You, too, can reach out and give companionship, friendship, love, and nurture to many who are in worse circumstances than your own. Writing of the angel of the slums of Calcutta, George F. Will said: “Nothing is more beautiful than cheerfulness in an old face. Mother Teresa is proof that a small star’s twinkling becomes more noticeable as the night becomes darker.”
Well, now, my beloved brethren and sisters, the challenge is great. The opportunities are all about us. God would have us do His work—and do it with energy and cheerfulness. That work, as He has defined it, is to “succor the weak, lift up the hands which hang down, and strengthen the feeble knees.” (D&C 81:5.)
It is to minister to those in need. It is to comfort the bereaved. It is to visit the widow and the fatherless in their affliction. It is to feed the needy, to clothe the naked, to shelter those who have not a roof over their heads. It is to do as the Master did, who “went about doing good.” (Acts 10:38.)
Before all of us is the great and tremendous challenge to work in the temples. I went through a session the other day in behalf of a man born in 1707. That was 282 years ago.

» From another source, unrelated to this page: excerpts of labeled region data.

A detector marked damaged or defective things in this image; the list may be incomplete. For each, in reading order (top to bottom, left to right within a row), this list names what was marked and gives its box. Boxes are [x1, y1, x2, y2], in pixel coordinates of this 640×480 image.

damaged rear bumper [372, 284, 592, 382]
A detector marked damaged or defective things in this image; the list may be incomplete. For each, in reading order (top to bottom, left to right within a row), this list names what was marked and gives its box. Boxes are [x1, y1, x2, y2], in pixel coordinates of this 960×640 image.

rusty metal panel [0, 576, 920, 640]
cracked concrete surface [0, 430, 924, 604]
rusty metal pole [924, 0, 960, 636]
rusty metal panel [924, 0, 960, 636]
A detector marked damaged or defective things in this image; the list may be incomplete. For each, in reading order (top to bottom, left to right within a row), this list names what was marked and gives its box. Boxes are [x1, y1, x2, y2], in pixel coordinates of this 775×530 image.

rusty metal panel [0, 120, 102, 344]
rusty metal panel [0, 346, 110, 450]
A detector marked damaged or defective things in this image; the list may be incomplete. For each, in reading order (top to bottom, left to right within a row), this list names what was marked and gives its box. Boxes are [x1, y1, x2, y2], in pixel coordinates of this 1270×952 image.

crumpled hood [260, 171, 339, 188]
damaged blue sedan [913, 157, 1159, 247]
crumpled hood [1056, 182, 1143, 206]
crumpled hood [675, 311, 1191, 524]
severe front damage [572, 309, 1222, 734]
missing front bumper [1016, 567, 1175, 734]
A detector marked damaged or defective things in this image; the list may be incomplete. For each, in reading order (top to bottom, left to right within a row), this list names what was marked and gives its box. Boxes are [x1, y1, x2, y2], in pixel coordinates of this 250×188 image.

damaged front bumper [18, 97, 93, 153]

As I sat in the temple, I reflected on his long wait for someone to provide this help for him.
There is a great work of redemption that needs doing, and you have the capacity to do much of it. I compliment you on the degree to which you are doing this, and urge you on.
Our Father loves you, each of you, as much as He loves any of His children. Your righteous service is as acceptable, your strength is as greatly needed, your love is as much desired as that of any.
You carry in your hearts, each of you, a testimony of this great latter-day work, of the God of heaven under whose plan we operate, of the Savior of mankind in whose name we act. Where there is loneliness, may you find understanding friends. Where there is weakness, may you find strength. Where there is sorrow, may your hearts come to know gladness. Where there is bitterness, may the sweet spirit of the Lord bring a soothing balm and grant you courage to face the dawn of each new day. Your hope can be as strong as the hope of any, your faith as powerful. Your Eternal Father loves you. Your Savior loves you. All of us love you. We pray for you that you may be happy and productive in your lives and shed a beneficent influence wherever you go.